Risk and Needs

On October 9, 2014, the Vera Institute of Justice convened its second juvenile justice briefing titled Examining the First Point of Contact: Youth Risk and Needs Assessment Tools. This briefing is part of a larger Vera series, titled The State of Juvenile Justice: A National Conversation About Research, Results and Reform.

Watch a video of the event.

The panelists included Dr. Gina Vincent, associate professor and director of translational law & psychiatry research at the University of Massachusetts Medical School in Worcester, Kate Rhudy, project manager with the International Association of Chiefs of Police, and Cathy Burgos, division director of operations at the Miami-Dade County Juvenile Services Department. These three experts shared research supporting the use of risk and needs assessments, opportunities for law enforcement collaboration, and local approaches to serving youth and families involved in juvenile justice, which should inform the discussion of how systems can effectively respond to at-risk youth.

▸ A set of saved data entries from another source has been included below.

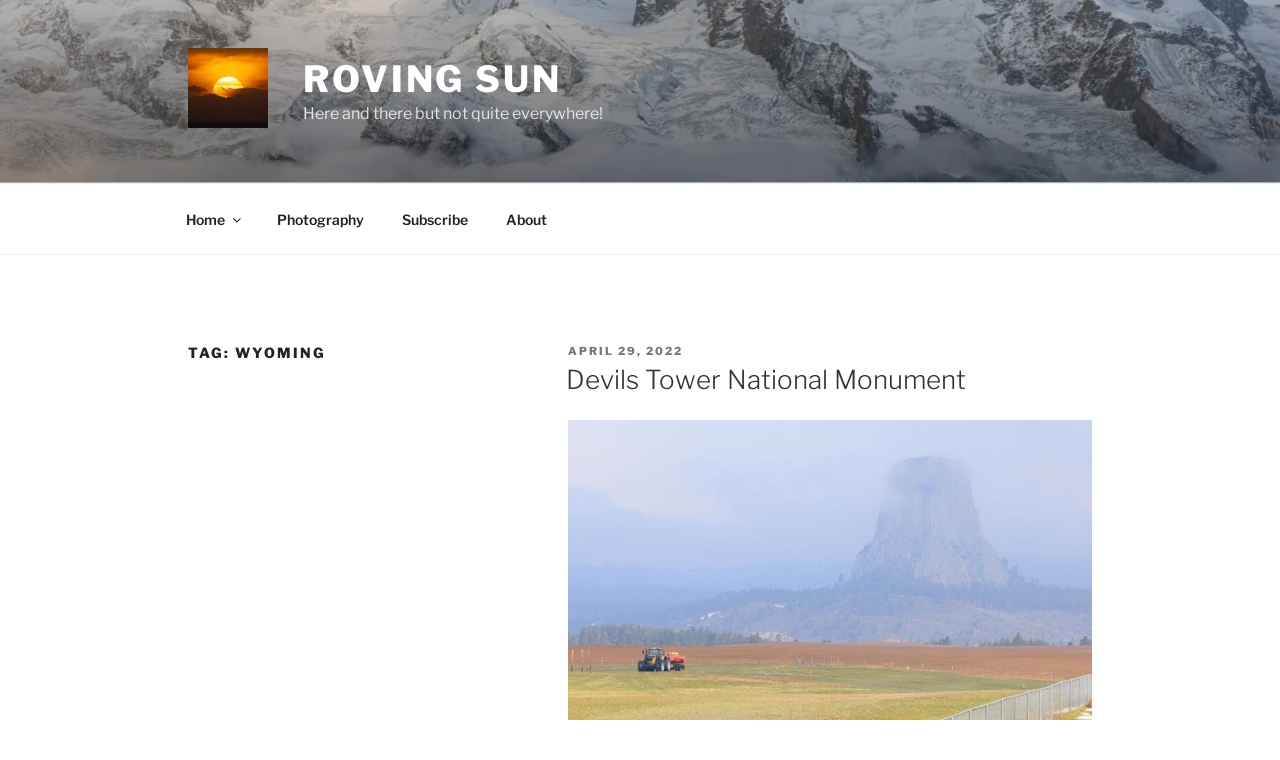

--- FILE ---
content_type: text/html; charset=utf-8
request_url: https://www.google.com/recaptcha/api2/aframe
body_size: 267
content:
<!DOCTYPE HTML><html><head><meta http-equiv="content-type" content="text/html; charset=UTF-8"></head><body><script nonce="aJutZv41CXOHO21owh59ww">/** Anti-fraud and anti-abuse applications only. See google.com/recaptcha */ try{var clients={'sodar':'https://pagead2.googlesyndication.com/pagead/sodar?'};window.addEventListener("message",function(a){try{if(a.source===window.parent){var b=JSON.parse(a.data);var c=clients[b['id']];if(c){var d=document.createElement('img');d.src=c+b['params']+'&rc='+(localStorage.getItem("rc::a")?sessionStorage.getItem("rc::b"):"");window.document.body.appendChild(d);sessionStorage.setItem("rc::e",parseInt(sessionStorage.getItem("rc::e")||0)+1);localStorage.setItem("rc::h",'1768964272087');}}}catch(b){}});window.parent.postMessage("_grecaptcha_ready", "*");}catch(b){}</script></body></html>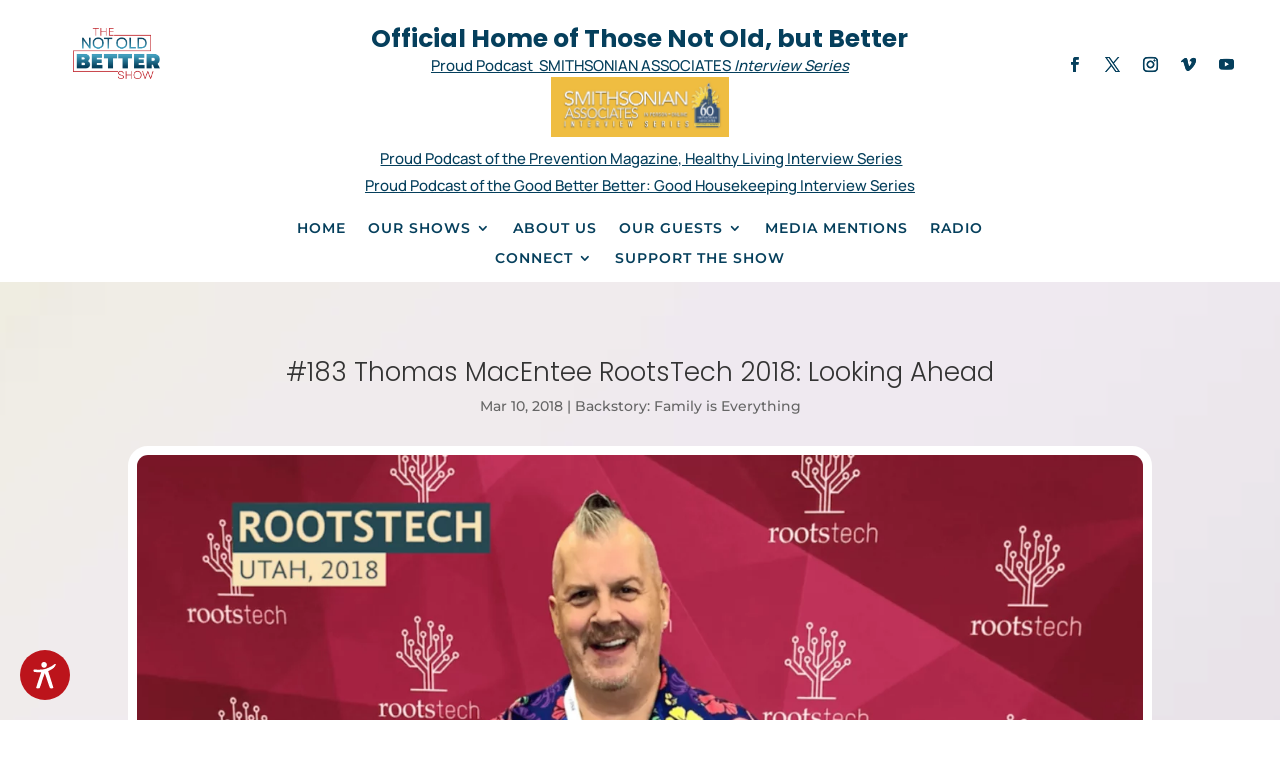

--- FILE ---
content_type: text/html; charset=utf-8
request_url: https://www.google.com/recaptcha/api2/aframe
body_size: 267
content:
<!DOCTYPE HTML><html><head><meta http-equiv="content-type" content="text/html; charset=UTF-8"></head><body><script nonce="7A5-IP-nbsw_0x4RbqJOUA">/** Anti-fraud and anti-abuse applications only. See google.com/recaptcha */ try{var clients={'sodar':'https://pagead2.googlesyndication.com/pagead/sodar?'};window.addEventListener("message",function(a){try{if(a.source===window.parent){var b=JSON.parse(a.data);var c=clients[b['id']];if(c){var d=document.createElement('img');d.src=c+b['params']+'&rc='+(localStorage.getItem("rc::a")?sessionStorage.getItem("rc::b"):"");window.document.body.appendChild(d);sessionStorage.setItem("rc::e",parseInt(sessionStorage.getItem("rc::e")||0)+1);localStorage.setItem("rc::h",'1769701340031');}}}catch(b){}});window.parent.postMessage("_grecaptcha_ready", "*");}catch(b){}</script></body></html>

--- FILE ---
content_type: text/css; charset=utf-8
request_url: https://notold-better.com/wp-content/et-cache/5331/et-core-unified-tb-10154-tb-10397-tb-10193-deferred-5331.min.css?ver=1768800855
body_size: 423
content:
.et_pb_section_1_tb_footer.et_pb_section{padding-top:24px;padding-bottom:24px;background-color:#06405d!important}.et_pb_row_1_tb_footer,body #page-container .et-db #et-boc .et-l .et_pb_row_1_tb_footer.et_pb_row,body.et_pb_pagebuilder_layout.single #page-container #et-boc .et-l .et_pb_row_1_tb_footer.et_pb_row,body.et_pb_pagebuilder_layout.single.et_full_width_page #page-container #et-boc .et-l .et_pb_row_1_tb_footer.et_pb_row{max-width:1400px}.et_pb_text_7_tb_footer.et_pb_text,.et_pb_menu_0_tb_footer.et_pb_menu ul li.current-menu-item a{color:#ffffff!important}.et_pb_text_7_tb_footer{line-height:0.9em;font-size:15px;line-height:0.9em;margin-top:42px!important}.et_pb_menu_0_tb_footer.et_pb_menu ul li a{font-size:15px;color:#ffffff!important}.et_pb_menu_0_tb_footer.et_pb_menu{background-color:rgba(0,0,0,0)}.et_pb_menu_0_tb_footer{max-width:87%}.et_pb_menu_0_tb_footer.et_pb_menu .nav li ul,.et_pb_menu_0_tb_footer.et_pb_menu .et_mobile_menu,.et_pb_menu_0_tb_footer.et_pb_menu .et_mobile_menu ul{background-color:#ffffff!important}.et_pb_menu_0_tb_footer.et_pb_menu .et-menu-nav>ul.upwards li ul,.et_pb_menu_0_tb_footer.et_pb_menu .et_mobile_menu{border-color:#ffffff}.et_pb_menu_0_tb_footer.et_pb_menu .nav li ul.sub-menu a,.et_pb_menu_0_tb_footer.et_pb_menu .et_mobile_menu a,.et_pb_menu_0_tb_footer.et_pb_menu .nav li ul.sub-menu li.current-menu-item a{color:#000000!important}.et_pb_menu_0_tb_footer .et_pb_menu_inner_container>.et_pb_menu__logo-wrap,.et_pb_menu_0_tb_footer .et_pb_menu__logo-slot{width:22%;max-width:100%}.et_pb_menu_0_tb_footer .et_pb_menu_inner_container>.et_pb_menu__logo-wrap .et_pb_menu__logo img,.et_pb_menu_0_tb_footer .et_pb_menu__logo-slot .et_pb_menu__logo-wrap img{height:auto;max-height:none}.et_pb_menu_0_tb_footer .mobile_nav .mobile_menu_bar:before,.et_pb_menu_0_tb_footer .et_pb_menu__icon.et_pb_menu__search-button,.et_pb_menu_0_tb_footer .et_pb_menu__icon.et_pb_menu__close-search-button,.et_pb_menu_0_tb_footer .et_pb_menu__icon.et_pb_menu__cart-button{color:#ffffff}.et_pb_menu_0_tb_footer.et_pb_module{margin-left:auto!important;margin-right:0px!important}@media only screen and (max-width:767px){.et_pb_text_7_tb_footer{line-height:1.3em}}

Dr. Vincent spoke about the importance of risk assessment, and shared that matching services to a youth’s level of risk and needs lowers their chance of offending. A “risk assessment instrument” balances risks, needs, and responsivity (known as the “RNR” model) and allows enforcement officials to categorize whether an individual is likely to reoffend. Good risk assessments use both static (such as demographics) and dynamic risk factors (such as impulsivity, inconsistent discipline, and behavior).

Kate Rhudy discussed how law enforcement should use evidence-based research around risk assessment to minimize arrests. Ms. Rhudy explained how many law enforcement officials may not be aware of services for youth involved in juvenile justice in their own communities, or the research around risk assessment. The International Association of Chiefs of Police is working to put together a task force of police chiefs to empower other police chiefs to speak publicly to their peers about what works, and what does not, which can be especially helpful for police chiefs in more rural communities.

Cathy Burgos finished the panel presentation by describing how her agency works with youth involved in the juvenile justice system. She explained that when a child is arrested in Miami-Dade County, the child first comes to the Juvenile Services Department and is assessed by a licensed clinician. Children are evaluated according to their age group and their service needs in mental health, substance abuse, and for other needs with members of their family. She emphasized the importance of meeting a whole family’s needs by using the community’s other service providers, particularly when families may have difficulty complying with a plan. Ms. Burgos believed that foster care and mental health systems often do not talk to each other, but that it would be beneficial if they could communicate more effectively, like her own department strives to do. She also emphasized how law enforcement should be active participants. The Miami-Dade County Juvenile Services Department has served over 15,000 families and has seen 83% of those involved complete the program successfully. Additionally, the number of children referred under 12 has been reduced from 2,000 to 200, resulting in $33 million in savings to the government.